Stimmt das, frage ich skeptisch, egal was mein IT-Support sagt und freue mich trotzdem. Innerlich. Still vor mich hin und verschone euch mit hochtrabenden Worten und einer langatmigen Rede. Nur so viel: hätte ich dich (also mich) erwartet, hätte ich Kuchen da (Zwinkersmiley).
Da Schreiben, wie ihr wisst, viel mit Sport und Disziplin gemein hat, schaue ich auf meine smarte super-trouper-sie-misst-alles-Uhr und sage: ätsch! Die angezeigte „Unterforderung“ und die Aufforderung zur „Aktivität“ kann mich mal. Ich bin eine Langstreckenschreiberin. Wie viele finden sich hier zum Wettstreit? Nicht viele, möchte ich meinen. Ha, der Punkt geht an mich.

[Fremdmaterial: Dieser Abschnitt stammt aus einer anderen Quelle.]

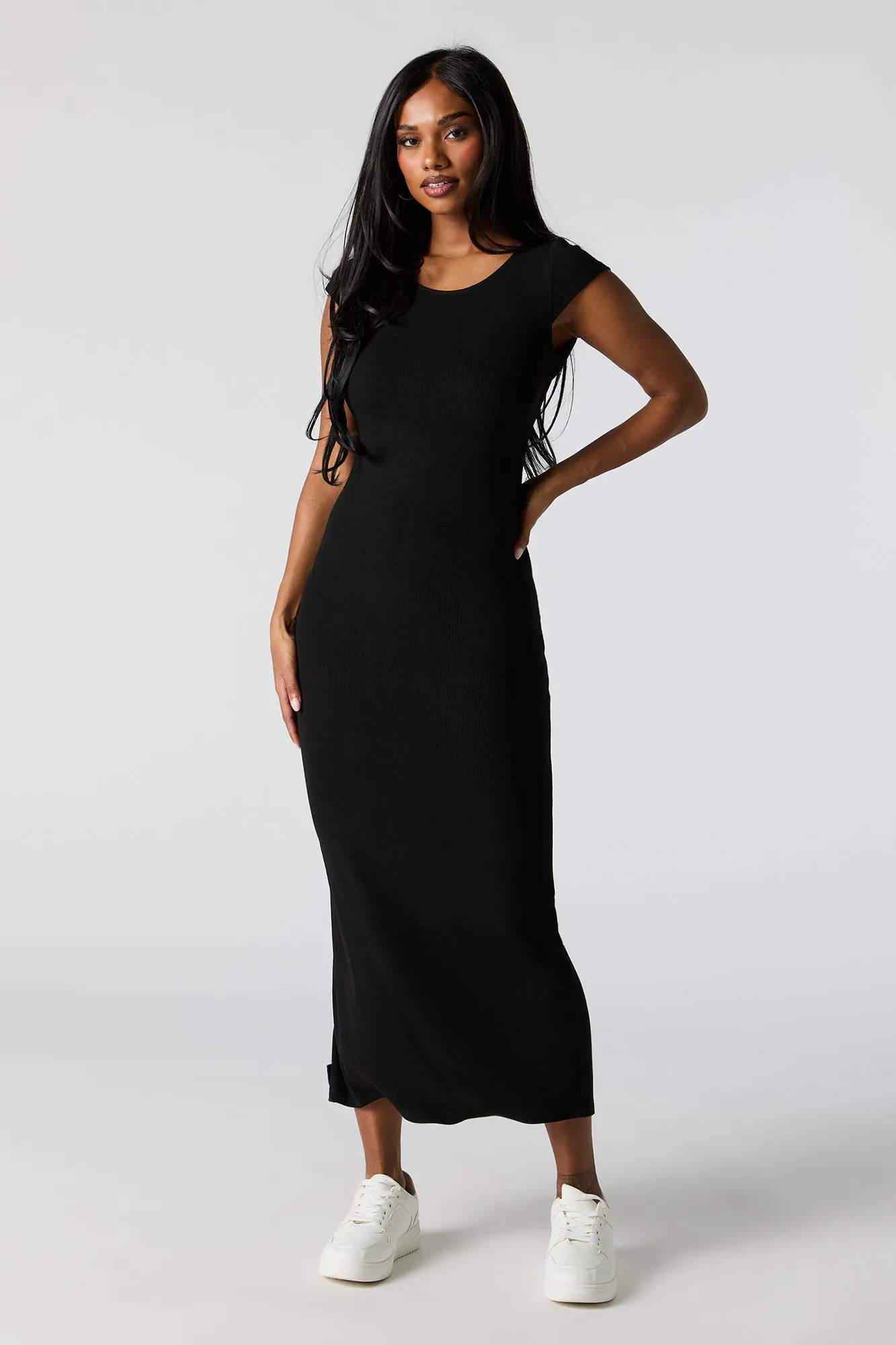 Ribbed Open Back Bodycon Midi Dress sold by Charlotte Russe product image thumbnail 5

Als mein Vater mir früher den Spitznamen: „Kämpferherz halbe Lunge“ verpasste, dachte er bestimmt nicht ans Schreiben, sondern an die sportliche Herausforderung. Ganz falsch lag er damit nicht. Vor Kurzem habe ich den „Giganten der Provence“ bezwungen und mich durch allerlei andere sportliche Abenteuer geschleppt. Selbst die andere Hälfte meines Haushalts wundert sich manches Mal, wie ich es oft schaffe, mit dermaßen wenig Training den Mut aufzubringen, mich an die Startlinie zu stellen.

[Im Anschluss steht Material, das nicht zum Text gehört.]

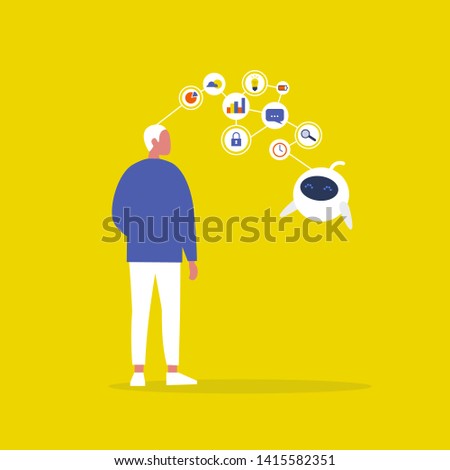 Data transfer conceptual illustration. Caucasian male character. Human and robot communication. New technologies. Flat editable vector illustration, clip art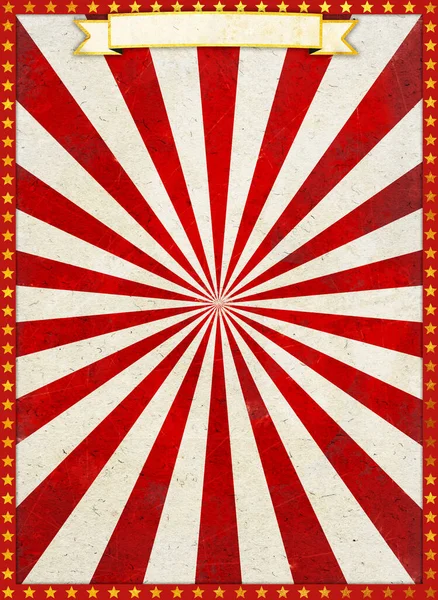 Vintage circus poster blank background with a a nice banner for venue and claims and luxury frame border and golden stars over a red sunbeams tent pattern in retro style, useful for festivals, shows, events, birthday parties, weddings, cards, posters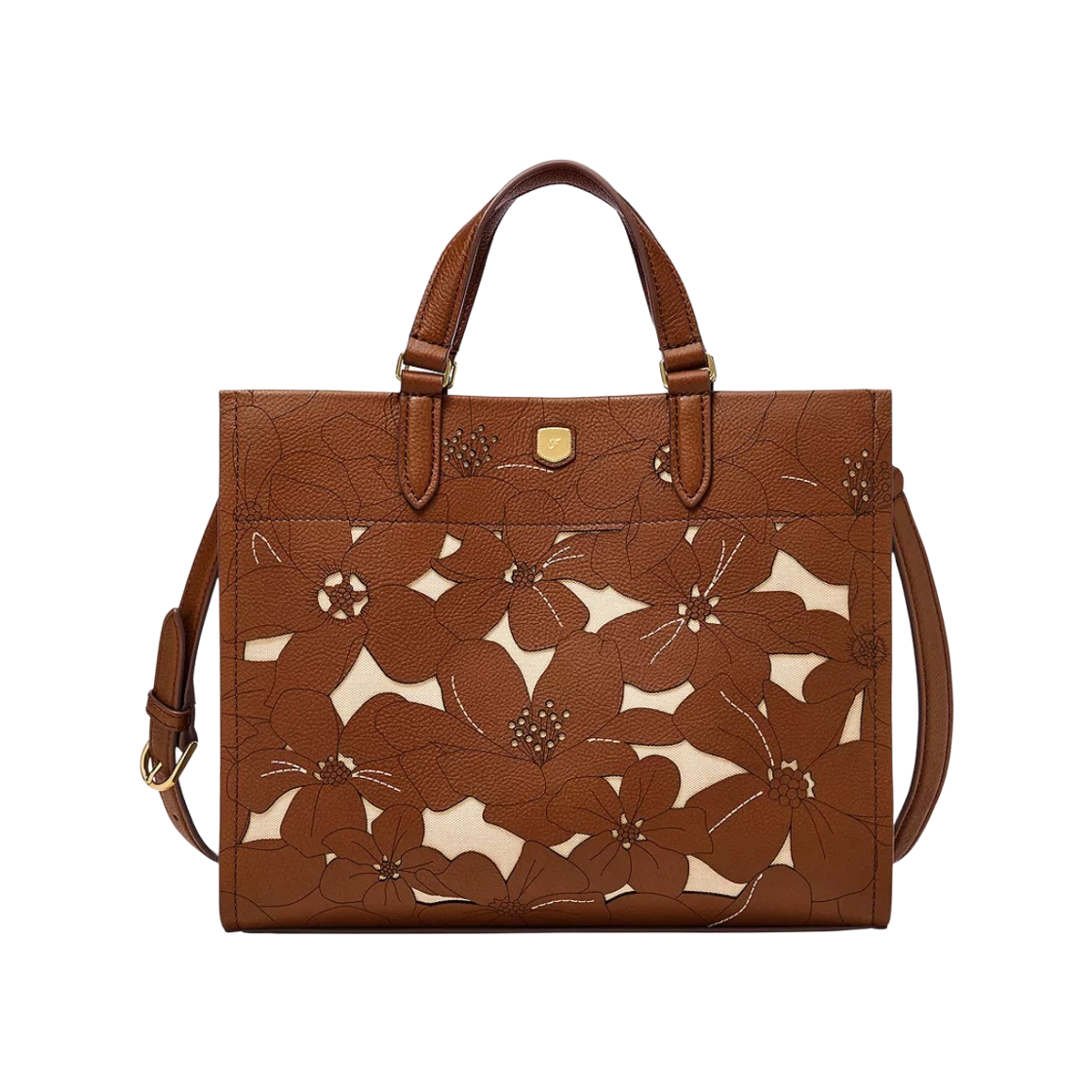 파슬 젬마 레더 토트 플로랄 퍼포레이션(Fossil Gemma Leather Tote Floral Perforation)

Nun, dass ich das mehr als einmal bitter bereute, steht auf einem anderen Blatt. Ich mache einfach und schaue dann ich weiter. Schön, wenn ich für die anderen Heldinnen und Helden der Meilenstein bin, den sie schaffen zu überholen. Ich gebe ihnen ein gutes Gefühl. Ich, für meinen Teil, kämpfe in einer anderen Liga.